Ada struktur yang dikembangkan untuk meningkatkan perolehan isi akademik, dan ada struktur yang dirancang untuk mengajarkan keterampilan sosial atau keterampilan kelompok. Dua macam struktur yang terkenal adalah think-pair-share dan numbered-head-together (NHT), yang dapat digunakan oleh guru untuk mengajarkan isi akademik atau untuk mengecek pemahaman siswa terhadap isi tertentu. Sedangkan active listening dan time token, merupakan dua contoh struktur yang dikembangkan untuk mengajarkan keterampilan sosial.
Langkah-langkah penerapan NHT:
  • Guru menyampaikan materi pembelajaran atau permasalahan kepada siswa sesuai kompetensi dasar yang akan dicapai.

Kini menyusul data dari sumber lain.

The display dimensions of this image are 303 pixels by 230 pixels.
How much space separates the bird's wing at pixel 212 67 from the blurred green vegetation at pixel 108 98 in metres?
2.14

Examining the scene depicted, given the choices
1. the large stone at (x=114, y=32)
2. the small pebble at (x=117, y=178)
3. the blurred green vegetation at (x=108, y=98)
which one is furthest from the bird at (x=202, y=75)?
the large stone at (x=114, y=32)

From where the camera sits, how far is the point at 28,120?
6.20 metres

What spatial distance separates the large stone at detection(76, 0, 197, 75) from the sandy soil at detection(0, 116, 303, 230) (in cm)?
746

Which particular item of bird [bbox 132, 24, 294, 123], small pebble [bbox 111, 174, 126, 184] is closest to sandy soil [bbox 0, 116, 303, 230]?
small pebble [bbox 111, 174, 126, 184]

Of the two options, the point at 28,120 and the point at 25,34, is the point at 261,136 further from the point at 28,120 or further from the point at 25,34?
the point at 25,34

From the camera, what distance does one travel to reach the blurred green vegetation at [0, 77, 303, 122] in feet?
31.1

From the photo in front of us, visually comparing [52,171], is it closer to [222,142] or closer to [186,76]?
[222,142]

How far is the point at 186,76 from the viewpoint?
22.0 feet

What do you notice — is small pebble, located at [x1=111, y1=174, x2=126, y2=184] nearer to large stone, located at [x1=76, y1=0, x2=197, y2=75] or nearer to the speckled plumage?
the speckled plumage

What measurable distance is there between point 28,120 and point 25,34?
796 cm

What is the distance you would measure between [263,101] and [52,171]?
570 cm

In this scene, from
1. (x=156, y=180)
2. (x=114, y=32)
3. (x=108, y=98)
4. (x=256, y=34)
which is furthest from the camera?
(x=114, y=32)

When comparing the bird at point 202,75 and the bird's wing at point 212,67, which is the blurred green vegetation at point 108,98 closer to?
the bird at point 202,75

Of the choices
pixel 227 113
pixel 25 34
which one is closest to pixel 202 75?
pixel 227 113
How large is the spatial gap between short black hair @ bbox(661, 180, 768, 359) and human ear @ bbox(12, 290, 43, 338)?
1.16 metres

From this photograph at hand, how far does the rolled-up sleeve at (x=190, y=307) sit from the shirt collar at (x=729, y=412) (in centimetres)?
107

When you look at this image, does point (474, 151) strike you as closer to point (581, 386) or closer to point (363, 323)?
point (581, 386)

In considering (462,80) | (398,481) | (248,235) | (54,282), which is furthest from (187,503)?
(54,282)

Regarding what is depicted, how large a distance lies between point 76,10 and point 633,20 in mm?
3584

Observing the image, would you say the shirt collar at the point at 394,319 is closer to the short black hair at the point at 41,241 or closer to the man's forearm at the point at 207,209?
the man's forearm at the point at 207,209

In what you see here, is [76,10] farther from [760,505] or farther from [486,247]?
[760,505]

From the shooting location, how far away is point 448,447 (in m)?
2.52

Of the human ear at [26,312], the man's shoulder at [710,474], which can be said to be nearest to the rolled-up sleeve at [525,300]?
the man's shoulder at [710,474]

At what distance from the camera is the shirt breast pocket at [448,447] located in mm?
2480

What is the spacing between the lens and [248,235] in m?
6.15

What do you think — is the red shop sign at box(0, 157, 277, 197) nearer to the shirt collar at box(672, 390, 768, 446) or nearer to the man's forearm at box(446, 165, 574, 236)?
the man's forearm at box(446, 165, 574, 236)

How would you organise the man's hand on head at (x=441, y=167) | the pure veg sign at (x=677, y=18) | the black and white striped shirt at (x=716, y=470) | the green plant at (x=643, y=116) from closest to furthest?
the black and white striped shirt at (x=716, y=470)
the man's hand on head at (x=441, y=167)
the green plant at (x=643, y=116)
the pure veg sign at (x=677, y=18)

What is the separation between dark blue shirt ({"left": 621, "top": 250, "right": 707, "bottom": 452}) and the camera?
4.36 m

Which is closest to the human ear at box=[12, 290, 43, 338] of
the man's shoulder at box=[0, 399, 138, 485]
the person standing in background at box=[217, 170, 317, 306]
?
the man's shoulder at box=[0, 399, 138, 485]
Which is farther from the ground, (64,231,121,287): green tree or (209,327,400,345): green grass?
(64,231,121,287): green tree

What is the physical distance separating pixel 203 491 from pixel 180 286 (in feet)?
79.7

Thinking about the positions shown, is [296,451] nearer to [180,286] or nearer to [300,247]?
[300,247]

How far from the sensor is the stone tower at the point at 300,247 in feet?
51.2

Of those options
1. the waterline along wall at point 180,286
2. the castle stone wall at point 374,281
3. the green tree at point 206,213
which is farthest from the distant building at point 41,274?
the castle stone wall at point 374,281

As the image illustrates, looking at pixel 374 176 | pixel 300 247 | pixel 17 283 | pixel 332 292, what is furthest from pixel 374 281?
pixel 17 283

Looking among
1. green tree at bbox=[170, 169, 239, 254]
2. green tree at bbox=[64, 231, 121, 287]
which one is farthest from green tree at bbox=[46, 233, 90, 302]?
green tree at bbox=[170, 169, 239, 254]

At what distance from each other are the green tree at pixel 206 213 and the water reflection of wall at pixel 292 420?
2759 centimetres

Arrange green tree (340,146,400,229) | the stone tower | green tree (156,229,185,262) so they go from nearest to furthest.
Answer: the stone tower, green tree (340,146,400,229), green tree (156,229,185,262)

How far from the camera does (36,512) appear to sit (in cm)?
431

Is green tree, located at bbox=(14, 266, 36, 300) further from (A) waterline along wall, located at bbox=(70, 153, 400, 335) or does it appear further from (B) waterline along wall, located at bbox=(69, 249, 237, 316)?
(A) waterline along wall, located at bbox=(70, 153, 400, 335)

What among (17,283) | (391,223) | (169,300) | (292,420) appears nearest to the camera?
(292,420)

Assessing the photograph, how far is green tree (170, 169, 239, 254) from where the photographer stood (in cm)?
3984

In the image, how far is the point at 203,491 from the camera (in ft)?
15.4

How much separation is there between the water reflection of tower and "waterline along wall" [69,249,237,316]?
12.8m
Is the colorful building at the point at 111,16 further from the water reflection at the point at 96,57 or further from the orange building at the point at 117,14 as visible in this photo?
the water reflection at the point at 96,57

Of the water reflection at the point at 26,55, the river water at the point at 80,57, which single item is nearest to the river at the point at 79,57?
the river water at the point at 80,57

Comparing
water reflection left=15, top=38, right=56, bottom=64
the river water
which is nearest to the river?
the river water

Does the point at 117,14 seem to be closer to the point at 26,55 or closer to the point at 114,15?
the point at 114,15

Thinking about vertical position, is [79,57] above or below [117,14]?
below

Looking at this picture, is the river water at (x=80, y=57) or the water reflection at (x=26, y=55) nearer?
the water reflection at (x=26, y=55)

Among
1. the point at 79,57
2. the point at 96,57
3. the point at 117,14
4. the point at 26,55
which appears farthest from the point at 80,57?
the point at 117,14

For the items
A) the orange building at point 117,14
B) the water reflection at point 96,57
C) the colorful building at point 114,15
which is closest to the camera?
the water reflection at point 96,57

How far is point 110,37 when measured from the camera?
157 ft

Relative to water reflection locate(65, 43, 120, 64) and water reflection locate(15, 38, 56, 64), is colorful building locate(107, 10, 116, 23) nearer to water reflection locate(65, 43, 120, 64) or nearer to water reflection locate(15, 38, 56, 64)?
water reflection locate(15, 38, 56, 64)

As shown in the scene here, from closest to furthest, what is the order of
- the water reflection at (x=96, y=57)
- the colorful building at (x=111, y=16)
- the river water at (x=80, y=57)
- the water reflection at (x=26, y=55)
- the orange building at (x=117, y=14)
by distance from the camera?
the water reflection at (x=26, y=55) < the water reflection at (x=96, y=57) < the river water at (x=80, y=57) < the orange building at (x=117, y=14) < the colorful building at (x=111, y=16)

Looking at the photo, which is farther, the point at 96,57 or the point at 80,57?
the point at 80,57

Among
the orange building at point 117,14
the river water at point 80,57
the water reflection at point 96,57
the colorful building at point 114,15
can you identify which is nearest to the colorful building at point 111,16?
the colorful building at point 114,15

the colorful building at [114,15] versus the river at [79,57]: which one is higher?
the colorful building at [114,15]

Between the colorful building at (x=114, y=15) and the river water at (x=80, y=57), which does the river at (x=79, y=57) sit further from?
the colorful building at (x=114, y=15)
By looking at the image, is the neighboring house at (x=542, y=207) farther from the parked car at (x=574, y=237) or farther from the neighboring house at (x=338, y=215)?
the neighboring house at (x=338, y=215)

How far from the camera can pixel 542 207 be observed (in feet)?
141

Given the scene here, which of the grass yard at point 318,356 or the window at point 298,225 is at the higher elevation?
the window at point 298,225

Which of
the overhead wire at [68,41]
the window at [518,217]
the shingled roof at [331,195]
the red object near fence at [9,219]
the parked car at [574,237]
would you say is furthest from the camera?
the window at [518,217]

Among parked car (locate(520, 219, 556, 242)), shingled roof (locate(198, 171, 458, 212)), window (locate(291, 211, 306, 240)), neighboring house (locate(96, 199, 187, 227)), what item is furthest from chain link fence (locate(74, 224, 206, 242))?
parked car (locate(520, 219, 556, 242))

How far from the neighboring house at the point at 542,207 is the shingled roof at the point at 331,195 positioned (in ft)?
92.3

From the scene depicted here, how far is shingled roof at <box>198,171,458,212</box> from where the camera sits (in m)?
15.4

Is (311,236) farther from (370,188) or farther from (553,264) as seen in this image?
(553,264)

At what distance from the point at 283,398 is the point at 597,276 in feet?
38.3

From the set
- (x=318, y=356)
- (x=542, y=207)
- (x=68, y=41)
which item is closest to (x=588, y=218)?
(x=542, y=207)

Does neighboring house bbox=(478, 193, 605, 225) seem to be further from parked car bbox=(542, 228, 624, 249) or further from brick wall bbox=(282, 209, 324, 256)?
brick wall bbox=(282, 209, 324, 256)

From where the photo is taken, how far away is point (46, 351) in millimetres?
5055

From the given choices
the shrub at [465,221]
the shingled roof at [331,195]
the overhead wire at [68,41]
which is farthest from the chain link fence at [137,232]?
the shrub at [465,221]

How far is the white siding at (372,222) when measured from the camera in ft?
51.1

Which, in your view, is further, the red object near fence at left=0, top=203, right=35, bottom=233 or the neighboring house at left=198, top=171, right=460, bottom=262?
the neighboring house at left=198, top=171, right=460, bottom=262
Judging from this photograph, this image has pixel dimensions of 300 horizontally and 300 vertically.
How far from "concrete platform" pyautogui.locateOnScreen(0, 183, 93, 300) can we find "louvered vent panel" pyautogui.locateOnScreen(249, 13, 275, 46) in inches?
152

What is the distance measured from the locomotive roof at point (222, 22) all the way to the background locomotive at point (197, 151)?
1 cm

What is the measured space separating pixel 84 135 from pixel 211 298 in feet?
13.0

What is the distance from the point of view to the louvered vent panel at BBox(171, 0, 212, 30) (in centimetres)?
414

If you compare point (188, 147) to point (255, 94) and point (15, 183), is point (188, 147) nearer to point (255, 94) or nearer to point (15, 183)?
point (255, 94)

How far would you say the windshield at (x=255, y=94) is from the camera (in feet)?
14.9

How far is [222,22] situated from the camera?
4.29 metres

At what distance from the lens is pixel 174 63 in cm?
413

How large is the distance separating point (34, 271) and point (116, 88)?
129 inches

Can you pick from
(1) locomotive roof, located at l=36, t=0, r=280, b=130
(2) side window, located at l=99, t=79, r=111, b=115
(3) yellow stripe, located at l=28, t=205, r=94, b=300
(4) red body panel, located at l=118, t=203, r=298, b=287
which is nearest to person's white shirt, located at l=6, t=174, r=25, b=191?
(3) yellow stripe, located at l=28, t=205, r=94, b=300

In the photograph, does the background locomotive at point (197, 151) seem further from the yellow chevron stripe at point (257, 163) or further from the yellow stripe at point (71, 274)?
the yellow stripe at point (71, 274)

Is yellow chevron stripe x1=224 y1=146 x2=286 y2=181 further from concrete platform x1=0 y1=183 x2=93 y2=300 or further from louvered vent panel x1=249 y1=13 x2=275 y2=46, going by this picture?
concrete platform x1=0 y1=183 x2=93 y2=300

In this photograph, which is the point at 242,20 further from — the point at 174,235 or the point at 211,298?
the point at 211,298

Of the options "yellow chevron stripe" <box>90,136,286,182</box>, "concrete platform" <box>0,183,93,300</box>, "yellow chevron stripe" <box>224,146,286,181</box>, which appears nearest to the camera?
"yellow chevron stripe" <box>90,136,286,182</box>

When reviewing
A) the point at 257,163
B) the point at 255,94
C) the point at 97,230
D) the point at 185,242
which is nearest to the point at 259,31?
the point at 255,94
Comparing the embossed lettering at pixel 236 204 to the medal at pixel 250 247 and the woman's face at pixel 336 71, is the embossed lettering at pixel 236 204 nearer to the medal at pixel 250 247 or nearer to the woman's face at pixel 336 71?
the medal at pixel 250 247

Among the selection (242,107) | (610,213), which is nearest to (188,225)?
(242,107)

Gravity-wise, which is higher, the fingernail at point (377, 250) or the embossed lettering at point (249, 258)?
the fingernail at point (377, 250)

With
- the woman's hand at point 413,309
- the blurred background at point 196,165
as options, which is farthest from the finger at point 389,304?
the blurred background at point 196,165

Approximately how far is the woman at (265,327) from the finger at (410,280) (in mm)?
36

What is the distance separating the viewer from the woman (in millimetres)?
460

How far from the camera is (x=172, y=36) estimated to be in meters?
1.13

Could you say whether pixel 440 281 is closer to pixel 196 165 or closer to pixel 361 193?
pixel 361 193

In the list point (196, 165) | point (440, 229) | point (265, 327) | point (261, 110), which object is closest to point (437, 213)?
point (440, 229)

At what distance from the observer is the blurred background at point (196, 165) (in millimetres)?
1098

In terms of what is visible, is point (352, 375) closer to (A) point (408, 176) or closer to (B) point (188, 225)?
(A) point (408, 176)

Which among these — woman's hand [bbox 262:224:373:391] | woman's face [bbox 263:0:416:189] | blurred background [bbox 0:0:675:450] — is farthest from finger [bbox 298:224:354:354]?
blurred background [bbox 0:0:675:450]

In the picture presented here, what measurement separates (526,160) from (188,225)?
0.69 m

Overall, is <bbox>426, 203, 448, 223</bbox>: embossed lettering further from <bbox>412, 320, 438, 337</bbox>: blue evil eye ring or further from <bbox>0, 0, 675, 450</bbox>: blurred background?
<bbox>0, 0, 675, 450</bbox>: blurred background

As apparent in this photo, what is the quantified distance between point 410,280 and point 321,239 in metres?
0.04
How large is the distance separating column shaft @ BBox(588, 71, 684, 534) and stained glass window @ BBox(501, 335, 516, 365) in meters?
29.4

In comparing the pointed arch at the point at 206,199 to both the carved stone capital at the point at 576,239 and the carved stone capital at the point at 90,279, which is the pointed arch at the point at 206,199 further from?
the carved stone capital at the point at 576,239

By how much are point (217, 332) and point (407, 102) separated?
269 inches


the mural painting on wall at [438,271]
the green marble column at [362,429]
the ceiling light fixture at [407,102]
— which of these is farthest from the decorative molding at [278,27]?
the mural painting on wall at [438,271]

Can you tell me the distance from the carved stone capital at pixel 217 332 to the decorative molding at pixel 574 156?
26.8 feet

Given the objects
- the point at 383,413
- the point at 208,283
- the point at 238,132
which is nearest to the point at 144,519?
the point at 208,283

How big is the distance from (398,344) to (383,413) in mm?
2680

  • Guru memberikan kuis secara individual kepada siswa untuk mendapatkan skor dasar atau awal.
  • Guru membagi kelas dalam beberapa kelompok, setiap kelompok terdiri dari 4–5 siswa, setiap anggota kelompok diberi nomor atau nama.
  • Guru mengajukan permasalahan untuk dipecahkan bersama dalam kelompok.
  • Guru mengecek pemahaman siswa dengan menyebut salah satu nomor (nama) anggota kelompok untuk menjawab. Jawaban salah satu siswa yang ditunjuk oleh guru merupakan wakil jawaban dari kelompok.
  • Guru memfasilitasi siswa dalam membuat rangkuman, mengarahkan, dan memberikan penegasan pada akhir pembelajaran.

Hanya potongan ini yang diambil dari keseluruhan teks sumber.